Paré ramassa son sac et sa caméra, puis s’assit à la table de jardin. Il déposa ses affaires, remit la caméra dans le sac et en extirpa quelques exemplaires de son magazine.
— J’ai ici des exemples d’articles que j’ai écrits. Si vous les lisez, vous verrez que je ne mentionne pas le nom de qui que ce soit, même quand il s’agit de guérisons ou d’apparitions de la Vierge, à moins que les témoins insistent vraiment. Je comprends que certaines personnes recherchent ce genre de publicité, mais je sais aussi que d’autres ne veulent pas être importunées.
— Je vous crois, monsieur Paré.
— Vous êtes la guérisseuse dont tout le monde parle au village, n’est-ce pas ?
— Oui, c’est bien moi.
— Dites-moi ce que j’ai vu dans cette fenêtre avant que je perde la raison.
— C’était un ange. Ils travaillent parfois avec moi.
— Et la fumée noire au-dessus de la maison ?
— Ça, c’est plus compliqué à expliquer.
— C’était une entité négative, n’est-ce pas ?
— Je le crains.
— Mais pourquoi une entité négative se trouvait-elle dans la même maison qu’un ange et une guérisseuse ? Est-ce lié à cette histoire de loup-garou qu’on raconte au village, à cent kilomètres d’ici ?
Tatiana lui expliqua que l’ombre avait élu domicile dans un loup, et que le loup avait ensuite mordu un homme, lui transmettant son mal.
— J’écris des articles sur le surnaturel depuis des années, mais c’est la première fois que je me heurte à une histoire de loup-garou.
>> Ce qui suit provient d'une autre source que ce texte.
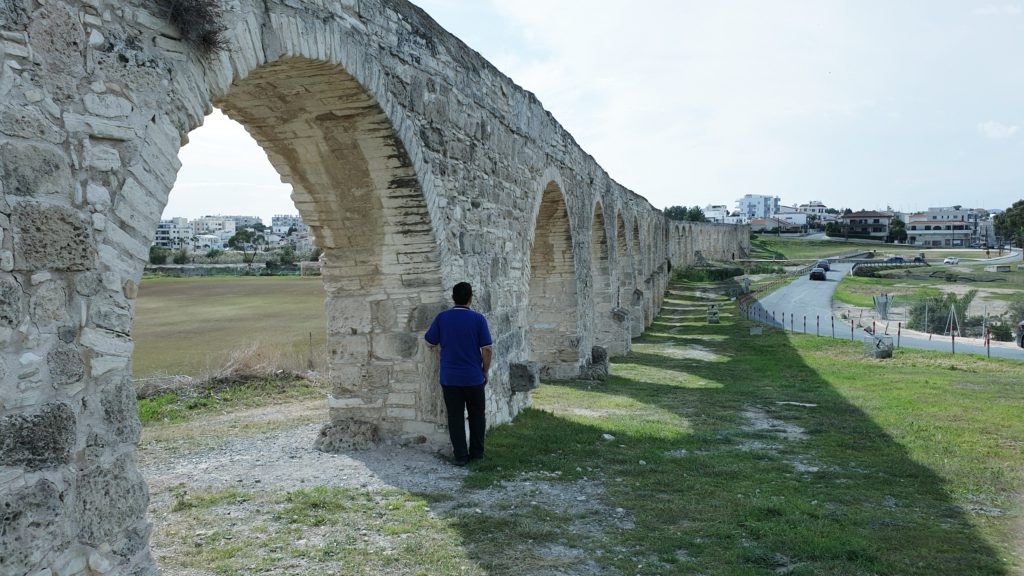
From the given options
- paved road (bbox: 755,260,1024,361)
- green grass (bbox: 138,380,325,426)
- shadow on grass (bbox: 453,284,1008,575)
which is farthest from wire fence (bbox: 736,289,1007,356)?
green grass (bbox: 138,380,325,426)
Je croyais qu’il n’y en avait qu’en Europe.
— Détrompez-vous.
Ayant choisi de lui faire confiance, Tatiana ajouta que la victime du loup avait un bon cœur, et qu’elle avait refusé de céder aux pressions du mal qui la poussait à mordre un autre être humain. Grâce à Dieu et aux anges, elle était désormais délivrée de l’obscurité.
Sylvain Paré voulut alors savoir de quelle façon sa nièce avait été mêlée à cette affaire. Tatiana lui expliqua que le lien entre la nièce et la victime du loup était puissant et remontait à plusieurs vies. Il était donc tout naturel qu’elle ait voulu le secourir en s’adressant au curé du village. Malheureusement, ce jeune prêtre, qui ne croyait pas aux métamorphoses, avait paniqué et provoqué tous les tragiques événements dont on reparlerait encore pendant des années au village.
Lorsque le journaliste quitta la propriété des Kalinovsky, quelques minutes plus tard, il avait suffisamment d’éléments pour écrire l’histoire de l’homme-loup, et il promit à Tatiana de lui faire parvenir une copie de son article avant de le faire paraître.